* _Task prompt_
Transcribe all of the data below word for word, leaving the pictures out of your answer.

* _Input_
──────────

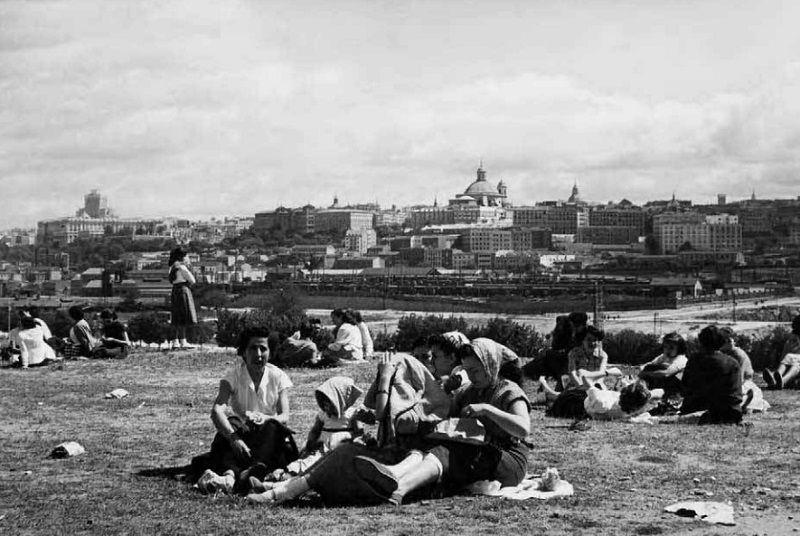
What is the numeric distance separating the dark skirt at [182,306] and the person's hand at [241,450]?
31.6 feet

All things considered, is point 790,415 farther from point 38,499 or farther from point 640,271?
point 640,271

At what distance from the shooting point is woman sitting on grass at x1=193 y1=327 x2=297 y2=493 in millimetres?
6785

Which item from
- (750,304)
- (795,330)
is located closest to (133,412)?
(795,330)

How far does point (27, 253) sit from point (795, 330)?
180m

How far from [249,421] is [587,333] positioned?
4.42 metres

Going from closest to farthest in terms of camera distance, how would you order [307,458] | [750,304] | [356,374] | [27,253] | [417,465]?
[417,465] < [307,458] < [356,374] < [750,304] < [27,253]

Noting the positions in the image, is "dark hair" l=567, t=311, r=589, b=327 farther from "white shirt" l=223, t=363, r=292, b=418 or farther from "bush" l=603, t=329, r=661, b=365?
"bush" l=603, t=329, r=661, b=365

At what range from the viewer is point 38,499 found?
6.45 meters

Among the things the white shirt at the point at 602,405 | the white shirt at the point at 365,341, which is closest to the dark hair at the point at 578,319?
the white shirt at the point at 602,405

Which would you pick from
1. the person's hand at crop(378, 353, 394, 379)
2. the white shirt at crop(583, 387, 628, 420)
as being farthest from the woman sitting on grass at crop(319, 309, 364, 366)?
the person's hand at crop(378, 353, 394, 379)

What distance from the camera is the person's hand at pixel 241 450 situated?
6784 mm

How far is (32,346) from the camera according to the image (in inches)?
586

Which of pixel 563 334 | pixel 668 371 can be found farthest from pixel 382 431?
pixel 668 371

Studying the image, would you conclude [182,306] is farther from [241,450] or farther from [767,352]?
[241,450]
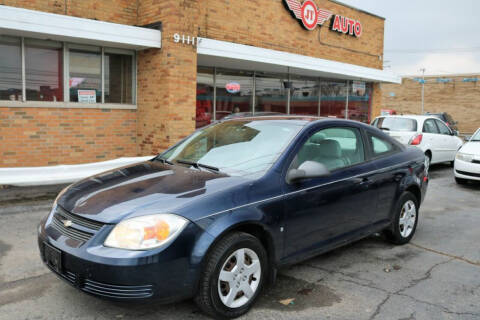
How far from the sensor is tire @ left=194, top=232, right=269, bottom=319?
3188 millimetres

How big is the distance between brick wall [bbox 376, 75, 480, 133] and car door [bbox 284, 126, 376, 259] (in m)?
34.5

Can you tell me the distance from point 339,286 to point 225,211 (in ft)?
5.08

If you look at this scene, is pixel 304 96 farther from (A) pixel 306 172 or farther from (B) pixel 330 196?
(A) pixel 306 172

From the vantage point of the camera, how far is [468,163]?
9758 mm

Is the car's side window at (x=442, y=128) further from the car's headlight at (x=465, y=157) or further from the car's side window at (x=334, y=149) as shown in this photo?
the car's side window at (x=334, y=149)

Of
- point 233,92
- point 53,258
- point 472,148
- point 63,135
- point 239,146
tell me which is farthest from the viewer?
point 233,92

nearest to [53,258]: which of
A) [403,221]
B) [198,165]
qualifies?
[198,165]

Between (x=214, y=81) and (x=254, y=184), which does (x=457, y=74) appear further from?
(x=254, y=184)

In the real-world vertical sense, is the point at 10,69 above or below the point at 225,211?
above

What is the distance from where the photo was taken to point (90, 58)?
9758mm

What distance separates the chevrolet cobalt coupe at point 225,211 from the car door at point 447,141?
8.32m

──────────

* _Result of this exercise_
What is the numeric distance separating the dark skirt at [182,306] and the person's hand at [241,450]?
31.6 feet

All things considered, is point 790,415 farther from point 38,499 or farther from point 640,271?
point 640,271

At what distance from the shooting point is woman sitting on grass at x1=193 y1=327 x2=297 y2=493 in millimetres?
6785

Which item from
- (750,304)
- (795,330)
is located closest to (133,412)?
(795,330)

How far does point (27, 253) sit from point (795, 330)?
180m

How far from [249,421] is [587,333] positioned?
4.42 metres

Going from closest to farthest in terms of camera distance, how would you order [307,458] | [750,304] | [356,374] | [27,253] | [417,465]?
[417,465] < [307,458] < [356,374] < [750,304] < [27,253]

Noting the positions in the image, is "dark hair" l=567, t=311, r=589, b=327 farther from "white shirt" l=223, t=363, r=292, b=418 or farther from "bush" l=603, t=329, r=661, b=365?
"bush" l=603, t=329, r=661, b=365

At what range from the viewer is point 38,499 found?
6.45 meters

Among the things the white shirt at the point at 602,405 | the white shirt at the point at 365,341, which is closest to the dark hair at the point at 578,319?
the white shirt at the point at 602,405

Which would you pick from
1. the person's hand at crop(378, 353, 394, 379)
2. the white shirt at crop(583, 387, 628, 420)
as being farthest from the woman sitting on grass at crop(319, 309, 364, 366)?
the person's hand at crop(378, 353, 394, 379)

What distance from the camera is the person's hand at pixel 241 450 situated?
6784 mm

How far is (32,346) from the camera according to the image (in inches)?
586

Which of pixel 563 334 | pixel 668 371 can be found farthest from pixel 382 431?
pixel 668 371

Studying the image, would you conclude [182,306] is farther from [241,450] or farther from [767,352]?
[241,450]
How far from the sensor is tire @ left=194, top=232, right=269, bottom=319?
3188 millimetres

How big is the distance between brick wall [bbox 376, 75, 480, 133] and car door [bbox 284, 126, 376, 259] (in m)?
34.5

Can you tell me the distance from point 339,286 to point 225,211 (in ft)?
5.08

If you look at this scene, is pixel 304 96 farther from (A) pixel 306 172 or farther from (B) pixel 330 196?
(A) pixel 306 172

From the vantage point of the camera, how far is [468,163]?
9758 mm

Is the car's side window at (x=442, y=128) further from the car's headlight at (x=465, y=157) or further from the car's side window at (x=334, y=149) as shown in this photo?
the car's side window at (x=334, y=149)

Of
- point 233,92
- point 53,258
- point 472,148
- point 63,135
- point 239,146
tell me which is farthest from the viewer?
point 233,92

nearest to [53,258]: which of
A) [403,221]
B) [198,165]
qualifies?
[198,165]

Between (x=214, y=81) and (x=254, y=184), which does (x=457, y=74) appear further from?
(x=254, y=184)

In the real-world vertical sense, is the point at 10,69 above or below the point at 225,211?
above

What is the distance from where the photo was taken to point (90, 58)?
9758mm

What distance separates the chevrolet cobalt coupe at point 225,211 from the car door at point 447,141?
8.32m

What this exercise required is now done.